Referendums, mandates and landslides

It’s been 100 days since the November 2, 2010 elections when two referendums were overwhelming approved by Naperville citizens; one for term limits for city council members and the Mayor, and the other for ward representation. Has anybody heard anything or seen anything come out of the City Council, local government, or local newspaper regarding this powerful statement from the voters. If anything is happening, it’s moving along at the speed of almost standing still. And if anything is being said, it’s with the sound of deafening silence.

Now consider the fact that the ward or geographic representation referendum passed with an astounding 66% mandate. We are not talking about a slim margin; we are talking about two out of every three voters want local representation and they want it now, not when we are closer to the year 2020 than 2010 when it was voted for by the citizens.

This 66% mandate was surpassed by the 72% landslide vote in favor of the referendum for term limits; nearly three out of every four voters want term limits, and again they want it now rather than years down the road. Isn’t it interesting how the City Council can invest so much time and show the appearance of effort in listening to one local business person regarding a turf war with a homeless guy. The City Council will jump on that topic like ‘white on rice’, but when it comes to a 66% mandate and a 72% landslide, that lingers on and on.

This is an absolute classic example of local leadership not listening to their constituency. It’s almost a misnomer by referring to the City Council, Mayor, and City Manager as local leadership. Let’s call them what they are………politicians; it’s as simple as that.

Leaders lead, they make things happen, the respond to what is needed for those they lead in a timely manner. Politicians are self serving; get in office, and stay in office.

So how did this delay in term limits and local representation happen? Well, to do this let’s start with the Naperville Voter Education League. Bill Eagan was one for the driving forces behind the effort to have Naperville voters decide on term limits and a district or ward type of format. The City Council had to approve including the referendums on the ballot, which of course they did. They probably didn’t like the idea, however how bad would it look for them if they didn’t allow it. The last thing a politician needs is to ‘look bad’. So there they were on the ballot. Did the City Council members believe the referendums would pass? It’s more than doubtful and here’s the proof in Council Furstenau’s words soon after referendum results had started coming in on voting night, , “There is no question that this has caused all kind of concern in the last two hours with the councilmen, and the city (staff), and the City Manager. There’s going to be a lot of chaos.”. So apparently there was no plan in effect if the voters voted in favor of the referendums. This lack of a plan comes as no surprise.  Leaders would have had a plan; however politicians look for excuses to delay the wishes of the voters.
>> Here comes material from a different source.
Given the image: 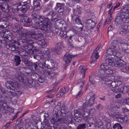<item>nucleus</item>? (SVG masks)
Instances as JSON below:
<instances>
[{"label": "nucleus", "instance_id": "obj_1", "mask_svg": "<svg viewBox=\"0 0 129 129\" xmlns=\"http://www.w3.org/2000/svg\"><path fill=\"white\" fill-rule=\"evenodd\" d=\"M55 113L53 114V116L51 120V122L55 125L62 123L66 124H69L72 123L73 120L72 116L71 115V112H67V114L65 112H64L62 111H60L61 114L60 118L57 119L59 115L58 112L55 111Z\"/></svg>", "mask_w": 129, "mask_h": 129}, {"label": "nucleus", "instance_id": "obj_2", "mask_svg": "<svg viewBox=\"0 0 129 129\" xmlns=\"http://www.w3.org/2000/svg\"><path fill=\"white\" fill-rule=\"evenodd\" d=\"M40 31L38 29L35 28L31 32H26V30L24 29H21L19 31V34L20 35V39L23 40L22 39H25L26 37L28 38H32L34 40H37L40 35Z\"/></svg>", "mask_w": 129, "mask_h": 129}, {"label": "nucleus", "instance_id": "obj_3", "mask_svg": "<svg viewBox=\"0 0 129 129\" xmlns=\"http://www.w3.org/2000/svg\"><path fill=\"white\" fill-rule=\"evenodd\" d=\"M101 74L100 76V80L107 82L112 81L113 79V76L109 77L114 72V71L112 69L106 70L105 69H101L99 71Z\"/></svg>", "mask_w": 129, "mask_h": 129}, {"label": "nucleus", "instance_id": "obj_4", "mask_svg": "<svg viewBox=\"0 0 129 129\" xmlns=\"http://www.w3.org/2000/svg\"><path fill=\"white\" fill-rule=\"evenodd\" d=\"M16 78L18 80L21 81L24 85V86H25L28 84H31L34 86H35L33 84L35 83L34 81H32L30 80H29L28 78V76L24 75L23 73L21 72L17 73L15 75Z\"/></svg>", "mask_w": 129, "mask_h": 129}, {"label": "nucleus", "instance_id": "obj_5", "mask_svg": "<svg viewBox=\"0 0 129 129\" xmlns=\"http://www.w3.org/2000/svg\"><path fill=\"white\" fill-rule=\"evenodd\" d=\"M43 21L37 24L36 26L45 31H48L51 30L52 28L51 23L48 20V18H44Z\"/></svg>", "mask_w": 129, "mask_h": 129}, {"label": "nucleus", "instance_id": "obj_6", "mask_svg": "<svg viewBox=\"0 0 129 129\" xmlns=\"http://www.w3.org/2000/svg\"><path fill=\"white\" fill-rule=\"evenodd\" d=\"M116 58L115 57L108 58L106 59V63L102 64L100 66L101 69L106 70L112 69H110V67H113L115 66L114 62Z\"/></svg>", "mask_w": 129, "mask_h": 129}, {"label": "nucleus", "instance_id": "obj_7", "mask_svg": "<svg viewBox=\"0 0 129 129\" xmlns=\"http://www.w3.org/2000/svg\"><path fill=\"white\" fill-rule=\"evenodd\" d=\"M61 49V48L57 47H55V49H48L46 50L45 53L44 54L43 57L44 58L47 59V60H49L50 59V57H51L52 55L51 51H55L57 54H59L60 53Z\"/></svg>", "mask_w": 129, "mask_h": 129}, {"label": "nucleus", "instance_id": "obj_8", "mask_svg": "<svg viewBox=\"0 0 129 129\" xmlns=\"http://www.w3.org/2000/svg\"><path fill=\"white\" fill-rule=\"evenodd\" d=\"M33 20L34 21L35 24L36 26L37 24L39 22H41L44 20V18L43 16H39L38 15L35 13H34L32 14Z\"/></svg>", "mask_w": 129, "mask_h": 129}, {"label": "nucleus", "instance_id": "obj_9", "mask_svg": "<svg viewBox=\"0 0 129 129\" xmlns=\"http://www.w3.org/2000/svg\"><path fill=\"white\" fill-rule=\"evenodd\" d=\"M22 6L21 8V11L23 12H26L29 8V6L27 4L26 2H18L14 6Z\"/></svg>", "mask_w": 129, "mask_h": 129}, {"label": "nucleus", "instance_id": "obj_10", "mask_svg": "<svg viewBox=\"0 0 129 129\" xmlns=\"http://www.w3.org/2000/svg\"><path fill=\"white\" fill-rule=\"evenodd\" d=\"M128 18L122 14H120L117 16L115 20V23L116 24H120L123 21L126 20V19Z\"/></svg>", "mask_w": 129, "mask_h": 129}, {"label": "nucleus", "instance_id": "obj_11", "mask_svg": "<svg viewBox=\"0 0 129 129\" xmlns=\"http://www.w3.org/2000/svg\"><path fill=\"white\" fill-rule=\"evenodd\" d=\"M9 17L3 16L0 19V27L2 28L6 27L8 25V21L9 20Z\"/></svg>", "mask_w": 129, "mask_h": 129}, {"label": "nucleus", "instance_id": "obj_12", "mask_svg": "<svg viewBox=\"0 0 129 129\" xmlns=\"http://www.w3.org/2000/svg\"><path fill=\"white\" fill-rule=\"evenodd\" d=\"M21 21L22 22H24V24L26 26H29L32 24V20L27 17H22Z\"/></svg>", "mask_w": 129, "mask_h": 129}, {"label": "nucleus", "instance_id": "obj_13", "mask_svg": "<svg viewBox=\"0 0 129 129\" xmlns=\"http://www.w3.org/2000/svg\"><path fill=\"white\" fill-rule=\"evenodd\" d=\"M112 47H113L114 51H118L121 50L118 41L114 40L112 42Z\"/></svg>", "mask_w": 129, "mask_h": 129}, {"label": "nucleus", "instance_id": "obj_14", "mask_svg": "<svg viewBox=\"0 0 129 129\" xmlns=\"http://www.w3.org/2000/svg\"><path fill=\"white\" fill-rule=\"evenodd\" d=\"M25 48H27V50H24L21 52L20 53V55L23 57H26L28 54L32 53L33 52V50L31 48H27V46H25Z\"/></svg>", "mask_w": 129, "mask_h": 129}, {"label": "nucleus", "instance_id": "obj_15", "mask_svg": "<svg viewBox=\"0 0 129 129\" xmlns=\"http://www.w3.org/2000/svg\"><path fill=\"white\" fill-rule=\"evenodd\" d=\"M75 57V56L71 55L70 54H67L66 53L63 57V60L65 63L67 64L70 63L72 60V58Z\"/></svg>", "mask_w": 129, "mask_h": 129}, {"label": "nucleus", "instance_id": "obj_16", "mask_svg": "<svg viewBox=\"0 0 129 129\" xmlns=\"http://www.w3.org/2000/svg\"><path fill=\"white\" fill-rule=\"evenodd\" d=\"M0 9L3 12L7 13L9 11L11 8L7 4H3L2 5H0Z\"/></svg>", "mask_w": 129, "mask_h": 129}, {"label": "nucleus", "instance_id": "obj_17", "mask_svg": "<svg viewBox=\"0 0 129 129\" xmlns=\"http://www.w3.org/2000/svg\"><path fill=\"white\" fill-rule=\"evenodd\" d=\"M11 89L13 91L17 90L19 86V84L18 82L15 80H12V81H11Z\"/></svg>", "mask_w": 129, "mask_h": 129}, {"label": "nucleus", "instance_id": "obj_18", "mask_svg": "<svg viewBox=\"0 0 129 129\" xmlns=\"http://www.w3.org/2000/svg\"><path fill=\"white\" fill-rule=\"evenodd\" d=\"M64 6L63 4L57 3L55 7L56 11L59 13L62 12L63 11Z\"/></svg>", "mask_w": 129, "mask_h": 129}, {"label": "nucleus", "instance_id": "obj_19", "mask_svg": "<svg viewBox=\"0 0 129 129\" xmlns=\"http://www.w3.org/2000/svg\"><path fill=\"white\" fill-rule=\"evenodd\" d=\"M34 10L38 11L40 10L42 6L40 4V3L38 0H34L33 1Z\"/></svg>", "mask_w": 129, "mask_h": 129}, {"label": "nucleus", "instance_id": "obj_20", "mask_svg": "<svg viewBox=\"0 0 129 129\" xmlns=\"http://www.w3.org/2000/svg\"><path fill=\"white\" fill-rule=\"evenodd\" d=\"M69 89V87L68 86L64 87L61 89L59 93L57 95V96L58 97H60L62 96L66 93L68 91Z\"/></svg>", "mask_w": 129, "mask_h": 129}, {"label": "nucleus", "instance_id": "obj_21", "mask_svg": "<svg viewBox=\"0 0 129 129\" xmlns=\"http://www.w3.org/2000/svg\"><path fill=\"white\" fill-rule=\"evenodd\" d=\"M46 124V123L45 124V126H44L43 125L42 123H40L37 126V128L38 129H43L44 128H46L47 129H52V127L50 126L49 124H47V125Z\"/></svg>", "mask_w": 129, "mask_h": 129}, {"label": "nucleus", "instance_id": "obj_22", "mask_svg": "<svg viewBox=\"0 0 129 129\" xmlns=\"http://www.w3.org/2000/svg\"><path fill=\"white\" fill-rule=\"evenodd\" d=\"M120 45L123 50L127 53H129V45L123 42L121 43Z\"/></svg>", "mask_w": 129, "mask_h": 129}, {"label": "nucleus", "instance_id": "obj_23", "mask_svg": "<svg viewBox=\"0 0 129 129\" xmlns=\"http://www.w3.org/2000/svg\"><path fill=\"white\" fill-rule=\"evenodd\" d=\"M78 71L79 73L82 74L83 76L82 79H84L85 76L86 71L85 67L84 66H80L79 67Z\"/></svg>", "mask_w": 129, "mask_h": 129}, {"label": "nucleus", "instance_id": "obj_24", "mask_svg": "<svg viewBox=\"0 0 129 129\" xmlns=\"http://www.w3.org/2000/svg\"><path fill=\"white\" fill-rule=\"evenodd\" d=\"M6 46L7 49H9L12 51H18V48L15 47V46L14 44L7 45Z\"/></svg>", "mask_w": 129, "mask_h": 129}, {"label": "nucleus", "instance_id": "obj_25", "mask_svg": "<svg viewBox=\"0 0 129 129\" xmlns=\"http://www.w3.org/2000/svg\"><path fill=\"white\" fill-rule=\"evenodd\" d=\"M25 129H33L34 128V124L31 122H26L25 125Z\"/></svg>", "mask_w": 129, "mask_h": 129}, {"label": "nucleus", "instance_id": "obj_26", "mask_svg": "<svg viewBox=\"0 0 129 129\" xmlns=\"http://www.w3.org/2000/svg\"><path fill=\"white\" fill-rule=\"evenodd\" d=\"M114 56H116L117 58L120 59L123 56V54L121 53V50L118 51H115V53L114 54Z\"/></svg>", "mask_w": 129, "mask_h": 129}, {"label": "nucleus", "instance_id": "obj_27", "mask_svg": "<svg viewBox=\"0 0 129 129\" xmlns=\"http://www.w3.org/2000/svg\"><path fill=\"white\" fill-rule=\"evenodd\" d=\"M38 44L42 47L46 46L47 45V43L44 40H40L37 42Z\"/></svg>", "mask_w": 129, "mask_h": 129}, {"label": "nucleus", "instance_id": "obj_28", "mask_svg": "<svg viewBox=\"0 0 129 129\" xmlns=\"http://www.w3.org/2000/svg\"><path fill=\"white\" fill-rule=\"evenodd\" d=\"M28 37H26L25 39H22V40L24 41V42L25 43H27L29 44L30 45H28L31 46L32 47H33L32 44L34 43V41L33 40L27 38Z\"/></svg>", "mask_w": 129, "mask_h": 129}, {"label": "nucleus", "instance_id": "obj_29", "mask_svg": "<svg viewBox=\"0 0 129 129\" xmlns=\"http://www.w3.org/2000/svg\"><path fill=\"white\" fill-rule=\"evenodd\" d=\"M95 95L94 93H93L92 96L90 97L88 101V104L89 106H92L94 103Z\"/></svg>", "mask_w": 129, "mask_h": 129}, {"label": "nucleus", "instance_id": "obj_30", "mask_svg": "<svg viewBox=\"0 0 129 129\" xmlns=\"http://www.w3.org/2000/svg\"><path fill=\"white\" fill-rule=\"evenodd\" d=\"M121 11L123 13H125L129 14V5L123 7V8L121 10Z\"/></svg>", "mask_w": 129, "mask_h": 129}, {"label": "nucleus", "instance_id": "obj_31", "mask_svg": "<svg viewBox=\"0 0 129 129\" xmlns=\"http://www.w3.org/2000/svg\"><path fill=\"white\" fill-rule=\"evenodd\" d=\"M56 12H55L53 11H51L47 15V18H48V20L49 21L50 20V18H53L56 14Z\"/></svg>", "mask_w": 129, "mask_h": 129}, {"label": "nucleus", "instance_id": "obj_32", "mask_svg": "<svg viewBox=\"0 0 129 129\" xmlns=\"http://www.w3.org/2000/svg\"><path fill=\"white\" fill-rule=\"evenodd\" d=\"M47 65V64L45 63V61L44 60H42L38 63L39 67L43 69H44V68L46 67Z\"/></svg>", "mask_w": 129, "mask_h": 129}, {"label": "nucleus", "instance_id": "obj_33", "mask_svg": "<svg viewBox=\"0 0 129 129\" xmlns=\"http://www.w3.org/2000/svg\"><path fill=\"white\" fill-rule=\"evenodd\" d=\"M14 61L16 62V65L17 66L20 64L21 61L20 57L18 55H15Z\"/></svg>", "mask_w": 129, "mask_h": 129}, {"label": "nucleus", "instance_id": "obj_34", "mask_svg": "<svg viewBox=\"0 0 129 129\" xmlns=\"http://www.w3.org/2000/svg\"><path fill=\"white\" fill-rule=\"evenodd\" d=\"M14 31L16 32L22 29V27H20L18 23L15 24L14 26L13 27Z\"/></svg>", "mask_w": 129, "mask_h": 129}, {"label": "nucleus", "instance_id": "obj_35", "mask_svg": "<svg viewBox=\"0 0 129 129\" xmlns=\"http://www.w3.org/2000/svg\"><path fill=\"white\" fill-rule=\"evenodd\" d=\"M96 126L99 128V129H104L103 128V126L102 122L100 120L98 121L96 124Z\"/></svg>", "mask_w": 129, "mask_h": 129}, {"label": "nucleus", "instance_id": "obj_36", "mask_svg": "<svg viewBox=\"0 0 129 129\" xmlns=\"http://www.w3.org/2000/svg\"><path fill=\"white\" fill-rule=\"evenodd\" d=\"M114 50L112 47L109 48L107 49V52L109 55H114V54L115 53V51Z\"/></svg>", "mask_w": 129, "mask_h": 129}, {"label": "nucleus", "instance_id": "obj_37", "mask_svg": "<svg viewBox=\"0 0 129 129\" xmlns=\"http://www.w3.org/2000/svg\"><path fill=\"white\" fill-rule=\"evenodd\" d=\"M21 58L22 61L26 65H27V66H28V65L29 66L30 64V62L28 61L26 57H23Z\"/></svg>", "mask_w": 129, "mask_h": 129}, {"label": "nucleus", "instance_id": "obj_38", "mask_svg": "<svg viewBox=\"0 0 129 129\" xmlns=\"http://www.w3.org/2000/svg\"><path fill=\"white\" fill-rule=\"evenodd\" d=\"M75 23H76L77 24H78L79 25L81 24V25L82 26V27L81 26L80 27V28L81 29V30L83 28V26L81 23L80 19L79 17H76V19H75Z\"/></svg>", "mask_w": 129, "mask_h": 129}, {"label": "nucleus", "instance_id": "obj_39", "mask_svg": "<svg viewBox=\"0 0 129 129\" xmlns=\"http://www.w3.org/2000/svg\"><path fill=\"white\" fill-rule=\"evenodd\" d=\"M121 121L122 124H125L129 122V119L127 116H125Z\"/></svg>", "mask_w": 129, "mask_h": 129}, {"label": "nucleus", "instance_id": "obj_40", "mask_svg": "<svg viewBox=\"0 0 129 129\" xmlns=\"http://www.w3.org/2000/svg\"><path fill=\"white\" fill-rule=\"evenodd\" d=\"M60 35L63 39L67 38V32L61 30L60 33Z\"/></svg>", "mask_w": 129, "mask_h": 129}, {"label": "nucleus", "instance_id": "obj_41", "mask_svg": "<svg viewBox=\"0 0 129 129\" xmlns=\"http://www.w3.org/2000/svg\"><path fill=\"white\" fill-rule=\"evenodd\" d=\"M7 32V30L6 29H4L1 31L0 32V35L2 37H4L5 38L6 37L7 34L6 32Z\"/></svg>", "mask_w": 129, "mask_h": 129}, {"label": "nucleus", "instance_id": "obj_42", "mask_svg": "<svg viewBox=\"0 0 129 129\" xmlns=\"http://www.w3.org/2000/svg\"><path fill=\"white\" fill-rule=\"evenodd\" d=\"M47 74L48 77L50 78H52L55 75L54 73L51 71H47Z\"/></svg>", "mask_w": 129, "mask_h": 129}, {"label": "nucleus", "instance_id": "obj_43", "mask_svg": "<svg viewBox=\"0 0 129 129\" xmlns=\"http://www.w3.org/2000/svg\"><path fill=\"white\" fill-rule=\"evenodd\" d=\"M121 89H122L121 90L123 93H126L129 90V86H125L123 87H122Z\"/></svg>", "mask_w": 129, "mask_h": 129}, {"label": "nucleus", "instance_id": "obj_44", "mask_svg": "<svg viewBox=\"0 0 129 129\" xmlns=\"http://www.w3.org/2000/svg\"><path fill=\"white\" fill-rule=\"evenodd\" d=\"M126 64V62L122 60L119 59V64L117 65L118 67L124 66Z\"/></svg>", "mask_w": 129, "mask_h": 129}, {"label": "nucleus", "instance_id": "obj_45", "mask_svg": "<svg viewBox=\"0 0 129 129\" xmlns=\"http://www.w3.org/2000/svg\"><path fill=\"white\" fill-rule=\"evenodd\" d=\"M86 124L83 123L79 125L77 129H85L86 128Z\"/></svg>", "mask_w": 129, "mask_h": 129}, {"label": "nucleus", "instance_id": "obj_46", "mask_svg": "<svg viewBox=\"0 0 129 129\" xmlns=\"http://www.w3.org/2000/svg\"><path fill=\"white\" fill-rule=\"evenodd\" d=\"M108 86L110 87L115 88L116 87V81L112 82L110 83H108Z\"/></svg>", "mask_w": 129, "mask_h": 129}, {"label": "nucleus", "instance_id": "obj_47", "mask_svg": "<svg viewBox=\"0 0 129 129\" xmlns=\"http://www.w3.org/2000/svg\"><path fill=\"white\" fill-rule=\"evenodd\" d=\"M14 92H12L10 90V92H11L13 94V95H16L17 96H18L21 93V92L19 91H16V90H15V91H13Z\"/></svg>", "mask_w": 129, "mask_h": 129}, {"label": "nucleus", "instance_id": "obj_48", "mask_svg": "<svg viewBox=\"0 0 129 129\" xmlns=\"http://www.w3.org/2000/svg\"><path fill=\"white\" fill-rule=\"evenodd\" d=\"M122 89L119 88L118 87H116L112 89L111 90L114 92H118L121 91Z\"/></svg>", "mask_w": 129, "mask_h": 129}, {"label": "nucleus", "instance_id": "obj_49", "mask_svg": "<svg viewBox=\"0 0 129 129\" xmlns=\"http://www.w3.org/2000/svg\"><path fill=\"white\" fill-rule=\"evenodd\" d=\"M73 36H70L68 38V42L70 43L69 44V46L71 47H72L73 46L72 44H70V43L72 42V38H73Z\"/></svg>", "mask_w": 129, "mask_h": 129}, {"label": "nucleus", "instance_id": "obj_50", "mask_svg": "<svg viewBox=\"0 0 129 129\" xmlns=\"http://www.w3.org/2000/svg\"><path fill=\"white\" fill-rule=\"evenodd\" d=\"M5 85L7 88L10 89L11 91V81L9 82H6L5 84Z\"/></svg>", "mask_w": 129, "mask_h": 129}, {"label": "nucleus", "instance_id": "obj_51", "mask_svg": "<svg viewBox=\"0 0 129 129\" xmlns=\"http://www.w3.org/2000/svg\"><path fill=\"white\" fill-rule=\"evenodd\" d=\"M75 116L78 117H80L81 115V114L78 110L75 111Z\"/></svg>", "mask_w": 129, "mask_h": 129}, {"label": "nucleus", "instance_id": "obj_52", "mask_svg": "<svg viewBox=\"0 0 129 129\" xmlns=\"http://www.w3.org/2000/svg\"><path fill=\"white\" fill-rule=\"evenodd\" d=\"M123 101L124 103L129 105V98H127L124 99H123Z\"/></svg>", "mask_w": 129, "mask_h": 129}, {"label": "nucleus", "instance_id": "obj_53", "mask_svg": "<svg viewBox=\"0 0 129 129\" xmlns=\"http://www.w3.org/2000/svg\"><path fill=\"white\" fill-rule=\"evenodd\" d=\"M70 31H71L73 32V33H74V35H75V34H78V36H79V35H81V33L80 32H79V33H78V32L75 29H73V28H72V29H71Z\"/></svg>", "mask_w": 129, "mask_h": 129}, {"label": "nucleus", "instance_id": "obj_54", "mask_svg": "<svg viewBox=\"0 0 129 129\" xmlns=\"http://www.w3.org/2000/svg\"><path fill=\"white\" fill-rule=\"evenodd\" d=\"M96 109L98 110H100L103 108L102 105L101 104H99L96 107Z\"/></svg>", "mask_w": 129, "mask_h": 129}, {"label": "nucleus", "instance_id": "obj_55", "mask_svg": "<svg viewBox=\"0 0 129 129\" xmlns=\"http://www.w3.org/2000/svg\"><path fill=\"white\" fill-rule=\"evenodd\" d=\"M114 64H115L114 66L118 67L117 65H119V60L118 59H116L115 61Z\"/></svg>", "mask_w": 129, "mask_h": 129}, {"label": "nucleus", "instance_id": "obj_56", "mask_svg": "<svg viewBox=\"0 0 129 129\" xmlns=\"http://www.w3.org/2000/svg\"><path fill=\"white\" fill-rule=\"evenodd\" d=\"M86 23L87 25H90V24H91V25H92V24H94L92 21L90 19L88 20L86 22Z\"/></svg>", "mask_w": 129, "mask_h": 129}, {"label": "nucleus", "instance_id": "obj_57", "mask_svg": "<svg viewBox=\"0 0 129 129\" xmlns=\"http://www.w3.org/2000/svg\"><path fill=\"white\" fill-rule=\"evenodd\" d=\"M60 103H59L55 106V109H57V111L60 110Z\"/></svg>", "mask_w": 129, "mask_h": 129}, {"label": "nucleus", "instance_id": "obj_58", "mask_svg": "<svg viewBox=\"0 0 129 129\" xmlns=\"http://www.w3.org/2000/svg\"><path fill=\"white\" fill-rule=\"evenodd\" d=\"M116 87H118L120 86L122 84V83L121 81H116Z\"/></svg>", "mask_w": 129, "mask_h": 129}, {"label": "nucleus", "instance_id": "obj_59", "mask_svg": "<svg viewBox=\"0 0 129 129\" xmlns=\"http://www.w3.org/2000/svg\"><path fill=\"white\" fill-rule=\"evenodd\" d=\"M87 107V105L86 103H84L82 106V110L83 111H84Z\"/></svg>", "mask_w": 129, "mask_h": 129}, {"label": "nucleus", "instance_id": "obj_60", "mask_svg": "<svg viewBox=\"0 0 129 129\" xmlns=\"http://www.w3.org/2000/svg\"><path fill=\"white\" fill-rule=\"evenodd\" d=\"M122 112L126 114L128 109L126 108H122Z\"/></svg>", "mask_w": 129, "mask_h": 129}, {"label": "nucleus", "instance_id": "obj_61", "mask_svg": "<svg viewBox=\"0 0 129 129\" xmlns=\"http://www.w3.org/2000/svg\"><path fill=\"white\" fill-rule=\"evenodd\" d=\"M92 57H93L94 59L95 58L97 59L99 57V55L98 53L97 52L96 53L95 55H93Z\"/></svg>", "mask_w": 129, "mask_h": 129}, {"label": "nucleus", "instance_id": "obj_62", "mask_svg": "<svg viewBox=\"0 0 129 129\" xmlns=\"http://www.w3.org/2000/svg\"><path fill=\"white\" fill-rule=\"evenodd\" d=\"M89 81L91 84H93L94 83V81L92 79V78L91 76H89Z\"/></svg>", "mask_w": 129, "mask_h": 129}, {"label": "nucleus", "instance_id": "obj_63", "mask_svg": "<svg viewBox=\"0 0 129 129\" xmlns=\"http://www.w3.org/2000/svg\"><path fill=\"white\" fill-rule=\"evenodd\" d=\"M62 43L61 42H59L57 43L55 47L61 48V46Z\"/></svg>", "mask_w": 129, "mask_h": 129}, {"label": "nucleus", "instance_id": "obj_64", "mask_svg": "<svg viewBox=\"0 0 129 129\" xmlns=\"http://www.w3.org/2000/svg\"><path fill=\"white\" fill-rule=\"evenodd\" d=\"M45 79L43 78L40 77L38 79V81L40 83H43L45 81Z\"/></svg>", "mask_w": 129, "mask_h": 129}]
</instances>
The politicians found their excuse in the court system. Without boring you with the details, the excuse is they don’t have enough time to prepare for term limits and local representation for the 2011 election, but they may have time to prepare a plan by the 2015 election; if not that one, then maybe the one after that one in 2019.

Now here is where it really goes sideways; the staff is waiting for the City Council to give them direction, and the City Council is waiting for the staff to prepare information for considering a direction. In other words, nothing is getting done in a timely fashion.

And if it is getting done, you don’t see it on Tuesday night Council Meeting agendas, and you don’t see in the local newspaper. But if you want to get a blow by blow account of the ongoing battle for turf between a homeless guy and a business person, then it’s available.

If term limits for council members would have started with the 2011 election, the soonest a sitting council member could be subject to a limit would have been 2023. By waiting till 2015 or 2019 that pushes those limit dates to 2027 or 2031. Now we’re beginning to get to numbers similar to the Cubs winning the World Series.